From 78e28cbe9e8fa5d67acf0126cc38ddf9ddcb5d3a Mon Sep 17 00:00:00 2001
From: Kovid Goyal <kovid@kovidgoyal.net>
Date: Thu, 4 Sep 2014 15:45:24 +0530
Subject: [PATCH] When detecting the encoding of HTML documents, if the
 document contains multiple charset declarations, prefer the HTML 5 syntax to
 the HTML 4 syntax. Fixes #1364961 [Unicode Conversion on Amazon after Release
 2.x](https://bugs.launchpad.net/calibre/+bug/1364961)

---
 src/calibre/ebooks/chardet.py | 4 ++--
 1 file changed, 2 insertions(+), 2 deletions(-)

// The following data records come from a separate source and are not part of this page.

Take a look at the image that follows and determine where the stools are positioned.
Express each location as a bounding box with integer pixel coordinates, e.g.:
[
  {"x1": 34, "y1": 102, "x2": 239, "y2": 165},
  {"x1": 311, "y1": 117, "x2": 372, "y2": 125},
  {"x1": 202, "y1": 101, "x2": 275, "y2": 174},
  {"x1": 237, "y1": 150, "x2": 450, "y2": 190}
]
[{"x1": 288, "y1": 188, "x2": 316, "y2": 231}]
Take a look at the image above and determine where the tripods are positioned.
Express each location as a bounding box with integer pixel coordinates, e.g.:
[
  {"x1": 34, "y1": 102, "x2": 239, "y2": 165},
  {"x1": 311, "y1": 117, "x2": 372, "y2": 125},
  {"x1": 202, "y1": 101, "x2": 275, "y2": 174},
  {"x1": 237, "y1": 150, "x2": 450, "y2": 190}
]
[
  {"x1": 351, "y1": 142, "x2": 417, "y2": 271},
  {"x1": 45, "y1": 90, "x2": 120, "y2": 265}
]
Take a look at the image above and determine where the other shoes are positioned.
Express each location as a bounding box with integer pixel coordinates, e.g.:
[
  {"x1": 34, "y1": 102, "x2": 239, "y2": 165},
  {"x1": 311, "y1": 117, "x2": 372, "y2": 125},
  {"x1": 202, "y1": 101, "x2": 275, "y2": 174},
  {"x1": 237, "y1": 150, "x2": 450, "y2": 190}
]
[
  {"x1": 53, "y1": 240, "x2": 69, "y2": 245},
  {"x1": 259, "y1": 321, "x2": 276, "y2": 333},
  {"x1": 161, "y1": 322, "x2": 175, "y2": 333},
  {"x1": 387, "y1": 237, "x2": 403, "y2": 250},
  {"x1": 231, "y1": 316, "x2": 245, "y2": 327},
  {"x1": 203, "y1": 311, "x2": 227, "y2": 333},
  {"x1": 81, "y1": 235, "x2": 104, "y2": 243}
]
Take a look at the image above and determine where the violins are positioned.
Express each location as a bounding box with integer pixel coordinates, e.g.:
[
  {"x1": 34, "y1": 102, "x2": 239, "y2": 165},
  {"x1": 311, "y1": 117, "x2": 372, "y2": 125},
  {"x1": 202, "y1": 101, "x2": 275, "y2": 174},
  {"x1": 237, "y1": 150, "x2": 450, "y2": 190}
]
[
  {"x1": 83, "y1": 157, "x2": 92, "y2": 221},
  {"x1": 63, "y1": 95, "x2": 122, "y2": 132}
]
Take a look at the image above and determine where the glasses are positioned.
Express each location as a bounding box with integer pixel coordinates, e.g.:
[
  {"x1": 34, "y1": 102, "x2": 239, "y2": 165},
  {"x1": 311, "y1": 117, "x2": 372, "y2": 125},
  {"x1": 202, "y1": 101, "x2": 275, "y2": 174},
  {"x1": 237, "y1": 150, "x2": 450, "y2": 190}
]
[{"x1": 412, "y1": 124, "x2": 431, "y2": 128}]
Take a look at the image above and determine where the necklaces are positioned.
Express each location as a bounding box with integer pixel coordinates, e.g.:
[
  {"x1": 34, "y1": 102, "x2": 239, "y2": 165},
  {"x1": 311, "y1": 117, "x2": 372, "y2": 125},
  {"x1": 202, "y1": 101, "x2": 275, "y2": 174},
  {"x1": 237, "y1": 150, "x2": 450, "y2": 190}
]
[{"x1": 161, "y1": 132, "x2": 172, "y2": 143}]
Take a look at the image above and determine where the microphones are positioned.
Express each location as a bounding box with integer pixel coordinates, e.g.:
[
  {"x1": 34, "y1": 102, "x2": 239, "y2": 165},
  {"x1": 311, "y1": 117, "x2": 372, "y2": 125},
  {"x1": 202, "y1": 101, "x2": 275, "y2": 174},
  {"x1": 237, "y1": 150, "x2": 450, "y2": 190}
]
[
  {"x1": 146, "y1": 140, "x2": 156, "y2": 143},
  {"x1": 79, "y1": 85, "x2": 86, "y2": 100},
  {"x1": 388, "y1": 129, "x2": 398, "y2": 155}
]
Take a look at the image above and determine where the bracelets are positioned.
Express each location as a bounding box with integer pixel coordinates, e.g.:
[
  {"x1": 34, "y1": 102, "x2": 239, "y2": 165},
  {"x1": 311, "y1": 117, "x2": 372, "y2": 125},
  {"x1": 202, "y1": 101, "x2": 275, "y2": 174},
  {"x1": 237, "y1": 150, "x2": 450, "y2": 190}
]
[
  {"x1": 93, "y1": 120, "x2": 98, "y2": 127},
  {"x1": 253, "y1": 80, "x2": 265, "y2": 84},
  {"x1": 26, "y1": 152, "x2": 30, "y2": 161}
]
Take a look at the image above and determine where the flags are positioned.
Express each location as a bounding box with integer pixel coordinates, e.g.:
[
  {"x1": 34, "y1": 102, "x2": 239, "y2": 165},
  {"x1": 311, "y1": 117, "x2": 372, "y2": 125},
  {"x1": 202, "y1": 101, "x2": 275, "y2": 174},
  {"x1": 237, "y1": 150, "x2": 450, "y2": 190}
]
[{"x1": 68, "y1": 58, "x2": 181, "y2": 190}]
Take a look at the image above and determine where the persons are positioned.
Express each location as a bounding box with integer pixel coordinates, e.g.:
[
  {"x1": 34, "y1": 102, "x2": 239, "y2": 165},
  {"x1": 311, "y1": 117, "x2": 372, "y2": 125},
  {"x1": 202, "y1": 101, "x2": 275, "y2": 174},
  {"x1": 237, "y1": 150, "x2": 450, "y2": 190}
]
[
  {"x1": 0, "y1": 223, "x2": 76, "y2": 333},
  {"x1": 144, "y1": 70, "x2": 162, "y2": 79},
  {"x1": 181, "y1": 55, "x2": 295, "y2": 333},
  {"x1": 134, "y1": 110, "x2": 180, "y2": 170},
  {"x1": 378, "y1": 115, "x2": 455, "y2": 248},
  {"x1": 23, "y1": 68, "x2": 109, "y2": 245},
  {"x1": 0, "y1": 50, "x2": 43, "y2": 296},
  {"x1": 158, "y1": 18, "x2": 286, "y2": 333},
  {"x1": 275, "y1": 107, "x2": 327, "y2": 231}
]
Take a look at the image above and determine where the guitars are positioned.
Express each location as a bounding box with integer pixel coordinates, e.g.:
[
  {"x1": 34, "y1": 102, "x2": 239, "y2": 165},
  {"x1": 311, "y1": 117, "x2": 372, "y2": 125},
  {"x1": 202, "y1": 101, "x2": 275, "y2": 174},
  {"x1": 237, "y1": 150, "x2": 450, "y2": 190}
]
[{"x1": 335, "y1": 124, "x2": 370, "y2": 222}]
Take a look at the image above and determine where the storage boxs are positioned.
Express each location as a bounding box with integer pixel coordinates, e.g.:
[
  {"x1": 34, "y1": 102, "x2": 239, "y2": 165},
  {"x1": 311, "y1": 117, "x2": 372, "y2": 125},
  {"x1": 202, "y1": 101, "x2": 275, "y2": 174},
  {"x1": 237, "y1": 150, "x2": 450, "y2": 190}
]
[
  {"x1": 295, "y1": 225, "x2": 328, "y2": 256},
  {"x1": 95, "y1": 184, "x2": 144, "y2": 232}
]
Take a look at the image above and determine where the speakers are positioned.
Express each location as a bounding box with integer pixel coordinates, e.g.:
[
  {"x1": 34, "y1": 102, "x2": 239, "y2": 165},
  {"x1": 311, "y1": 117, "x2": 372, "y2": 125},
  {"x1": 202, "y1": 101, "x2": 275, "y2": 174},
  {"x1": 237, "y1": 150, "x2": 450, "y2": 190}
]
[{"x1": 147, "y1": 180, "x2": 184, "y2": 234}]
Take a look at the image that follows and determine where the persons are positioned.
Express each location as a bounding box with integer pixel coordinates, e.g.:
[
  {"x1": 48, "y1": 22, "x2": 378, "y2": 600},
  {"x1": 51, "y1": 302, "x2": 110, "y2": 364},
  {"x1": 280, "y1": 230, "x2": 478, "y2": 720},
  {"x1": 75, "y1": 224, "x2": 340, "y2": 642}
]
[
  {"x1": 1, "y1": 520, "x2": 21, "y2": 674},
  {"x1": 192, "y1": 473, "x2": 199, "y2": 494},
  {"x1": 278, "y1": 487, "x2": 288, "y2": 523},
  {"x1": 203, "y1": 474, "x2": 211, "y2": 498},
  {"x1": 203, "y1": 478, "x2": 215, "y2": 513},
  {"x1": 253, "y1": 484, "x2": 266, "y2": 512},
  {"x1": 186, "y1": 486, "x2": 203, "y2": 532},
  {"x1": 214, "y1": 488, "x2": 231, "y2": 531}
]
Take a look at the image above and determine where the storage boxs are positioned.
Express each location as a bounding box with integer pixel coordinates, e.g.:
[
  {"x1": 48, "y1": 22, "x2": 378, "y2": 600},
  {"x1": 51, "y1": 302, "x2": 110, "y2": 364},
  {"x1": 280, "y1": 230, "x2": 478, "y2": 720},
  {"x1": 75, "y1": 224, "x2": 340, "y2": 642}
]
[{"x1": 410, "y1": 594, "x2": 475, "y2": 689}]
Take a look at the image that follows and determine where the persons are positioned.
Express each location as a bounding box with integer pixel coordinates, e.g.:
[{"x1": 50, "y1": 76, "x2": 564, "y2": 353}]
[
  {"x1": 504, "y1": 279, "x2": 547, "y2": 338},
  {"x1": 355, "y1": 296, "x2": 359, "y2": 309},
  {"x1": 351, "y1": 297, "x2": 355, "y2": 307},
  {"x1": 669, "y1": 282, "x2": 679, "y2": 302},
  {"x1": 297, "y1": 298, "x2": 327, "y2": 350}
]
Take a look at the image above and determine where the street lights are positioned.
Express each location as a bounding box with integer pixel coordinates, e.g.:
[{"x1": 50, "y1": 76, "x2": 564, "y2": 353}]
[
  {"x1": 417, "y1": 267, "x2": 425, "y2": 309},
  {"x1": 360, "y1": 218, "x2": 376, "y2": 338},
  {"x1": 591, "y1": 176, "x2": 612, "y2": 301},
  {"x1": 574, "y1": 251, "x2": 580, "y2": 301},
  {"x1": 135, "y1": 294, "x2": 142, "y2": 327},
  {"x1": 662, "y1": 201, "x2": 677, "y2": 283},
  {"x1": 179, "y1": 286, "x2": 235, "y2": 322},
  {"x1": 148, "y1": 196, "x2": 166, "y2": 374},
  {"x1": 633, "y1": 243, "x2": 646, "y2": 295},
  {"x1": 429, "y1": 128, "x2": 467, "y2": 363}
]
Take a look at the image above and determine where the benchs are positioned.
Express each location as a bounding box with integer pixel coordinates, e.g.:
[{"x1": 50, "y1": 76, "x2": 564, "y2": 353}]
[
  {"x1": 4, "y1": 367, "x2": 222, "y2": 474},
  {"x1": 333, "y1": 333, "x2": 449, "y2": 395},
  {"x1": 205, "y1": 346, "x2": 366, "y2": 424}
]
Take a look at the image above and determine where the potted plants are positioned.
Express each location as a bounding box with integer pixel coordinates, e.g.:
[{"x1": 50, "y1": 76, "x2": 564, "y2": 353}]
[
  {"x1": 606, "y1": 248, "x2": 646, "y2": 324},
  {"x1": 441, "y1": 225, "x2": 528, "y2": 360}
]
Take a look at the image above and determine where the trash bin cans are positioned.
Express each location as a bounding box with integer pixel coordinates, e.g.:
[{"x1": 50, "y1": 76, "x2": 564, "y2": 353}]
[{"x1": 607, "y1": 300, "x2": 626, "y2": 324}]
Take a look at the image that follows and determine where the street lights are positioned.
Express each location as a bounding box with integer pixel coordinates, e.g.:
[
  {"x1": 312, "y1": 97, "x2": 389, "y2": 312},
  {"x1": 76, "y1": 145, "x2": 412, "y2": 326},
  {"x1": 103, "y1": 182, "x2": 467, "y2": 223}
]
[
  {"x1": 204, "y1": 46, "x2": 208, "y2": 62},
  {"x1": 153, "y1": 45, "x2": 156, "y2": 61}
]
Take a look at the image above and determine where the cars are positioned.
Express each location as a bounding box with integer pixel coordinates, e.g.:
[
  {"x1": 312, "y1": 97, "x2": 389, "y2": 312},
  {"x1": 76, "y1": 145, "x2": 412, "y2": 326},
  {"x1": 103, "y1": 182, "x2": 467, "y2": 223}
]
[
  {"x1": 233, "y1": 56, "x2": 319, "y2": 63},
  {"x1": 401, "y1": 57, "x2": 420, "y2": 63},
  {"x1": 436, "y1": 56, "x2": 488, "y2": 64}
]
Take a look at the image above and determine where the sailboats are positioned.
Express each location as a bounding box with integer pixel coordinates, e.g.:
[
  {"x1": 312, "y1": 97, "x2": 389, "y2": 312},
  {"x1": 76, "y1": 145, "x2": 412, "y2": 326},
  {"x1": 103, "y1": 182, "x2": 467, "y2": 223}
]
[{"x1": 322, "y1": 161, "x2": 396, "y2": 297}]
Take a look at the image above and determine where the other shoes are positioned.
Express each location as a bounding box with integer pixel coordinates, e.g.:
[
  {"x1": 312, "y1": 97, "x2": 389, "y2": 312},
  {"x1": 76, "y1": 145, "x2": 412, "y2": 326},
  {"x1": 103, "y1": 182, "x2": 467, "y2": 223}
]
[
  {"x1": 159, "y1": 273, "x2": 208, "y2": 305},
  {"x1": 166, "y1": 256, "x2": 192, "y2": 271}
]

diff --git a/src/calibre/ebooks/chardet.py b/src/calibre/ebooks/chardet.py
index 61aefafdac..a550b4265d 100644
--- a/src/calibre/ebooks/chardet.py
+++ b/src/calibre/ebooks/chardet.py
@@ -12,10 +12,10 @@ import re, codecs
 ENCODING_PATS = [
     # XML declaration
     re.compile(r'<\?[^<>]+encoding\s*=\s*[\'"](.*?)[\'"][^<>]*>', re.IGNORECASE),
-    # HTML 4 Pragma directive
-    re.compile(r'''<meta\s+?[^<>]*?content\s*=\s*['"][^'"]*?charset=([-_a-z0-9]+)[^'"]*?['"][^<>]*>(?:\s*</meta>){0,1}''', re.IGNORECASE),
     # HTML 5 charset
     re.compile(r'''<meta\s+charset=['"]([-_a-z0-9]+)['"][^<>]*>(?:\s*</meta>){0,1}''', re.IGNORECASE),
+    # HTML 4 Pragma directive
+    re.compile(r'''<meta\s+?[^<>]*?content\s*=\s*['"][^'"]*?charset=([-_a-z0-9]+)[^'"]*?['"][^<>]*>(?:\s*</meta>){0,1}''', re.IGNORECASE),
 ]
 ENTITY_PATTERN = re.compile(r'&(\S+?);')